Sebagai contoh, misalnya seseorang yang dalam keadaan mengantuk berat, sebagai bentuk ikhtiar hendaknya ia tidak mengemudikan mobil sebelum beristirahat secukupnya. Bagaimanapun juga mengemudi dalam keadaan mengantuk sangat berbahaya dan dapat menimbulkan kecelakaan. Setelah dirasa cukup istirahat dan tidak lagi mengantuk, barulah ia dapat mengemudikan mobil secara lebih baik dan bertawakkal pada Allah dengan berdoa atau setidaknya membaca basmalah. Apabila ternyata tetap terjadi kecelakaan dan ia meninggal dunia, maka itulah takdir Allah. Di sini, yang perlu dipahami adalah orang tersebut sudah memaksimalkan kewajiban berikhtiar dan bertawakkal.
Allah SWT berfirman: “… kemudian apabila kamu telah membulatkan tekad, maka bertawakkallah kepada Allah. Sesungguhnya Allah menyukai orang-orang yang bertawakkal kepada-Nya.” [QS. Ali Imran, 3: 159]
Contoh lain, ketika seseorang menderita sakit, maka hendaknya ia berikhtiar dengan berobat. Setelah sembuh, apabila ia mengucapkan ‘saya sembuh karena berobat’, asalkan dengan keyakinan bahwa berobat tersebut adalah bagian dari ikhtiar dan kesembuhannya adalah takdir Allah, maka hal itu bukan termasuk syirik dan tidak ada masalah. Apabila ternyata ia tidak sembuh bahkan kemudian meninggal dunia, sama dengan contoh sebelumnya, bahwa orang itu sudah memaksimalkan kewajiban berikhtiar dan bertawakkal.

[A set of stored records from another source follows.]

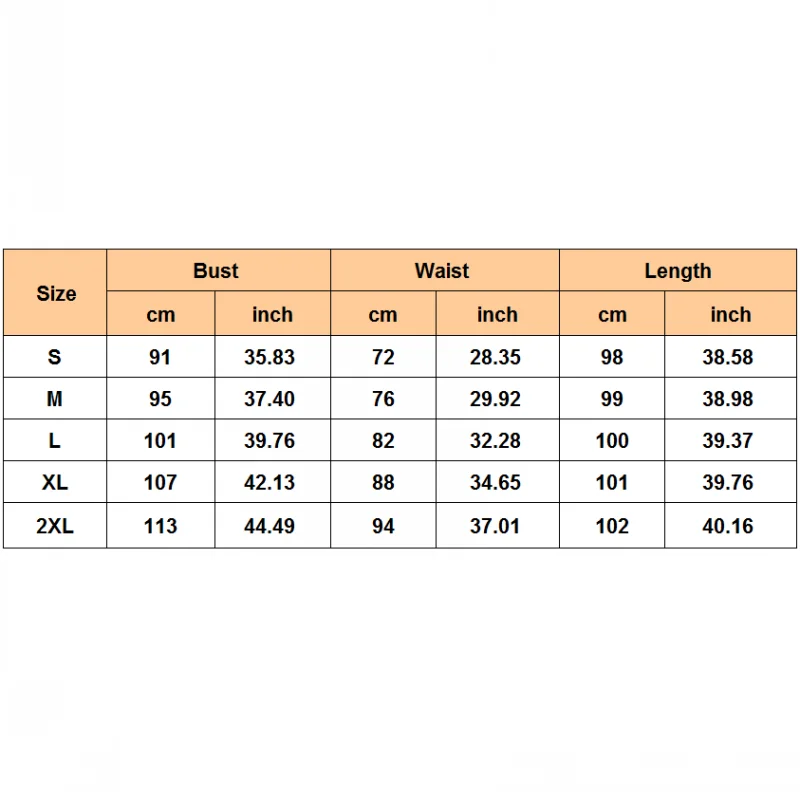 | Size | Bust | | Waist | | Length | |
|---|---|---|---|---|---|---|
| | cm | inch | cm | inch | cm | inch |
| S | 91 | 35.83 | 72 | 28.35 | 98 | 38.58 |
| M | 95 | 37.40 | 76 | 29.92 | 99 | 38.98 |
| L | 101 | 39.76 | 82 | 32.28 | 100 | 39.37 |
| XL | 107 | 42.13 | 88 | 34.65 | 101 | 39.76 |
| 2XL | 113 | 44.49 | 94 | 37.01 | 102 | 40.16 |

Dengan demikian, Islam membolehkan penjelasan sebab dan akibat, dengan wajib meyakini bahwa semuanya adalah takdir Allah SWT. Takdir adalah wilayah kekuasaan Allah, manusia tidak akan pernah mengetahui sebelumnya. Manusia mempunyai kewajiban untuk melakukan ikhtiar atau usaha yang maksimal dan tawakkal atau menyerahkan hasilnya (takdirnya) kepada Allah SWT.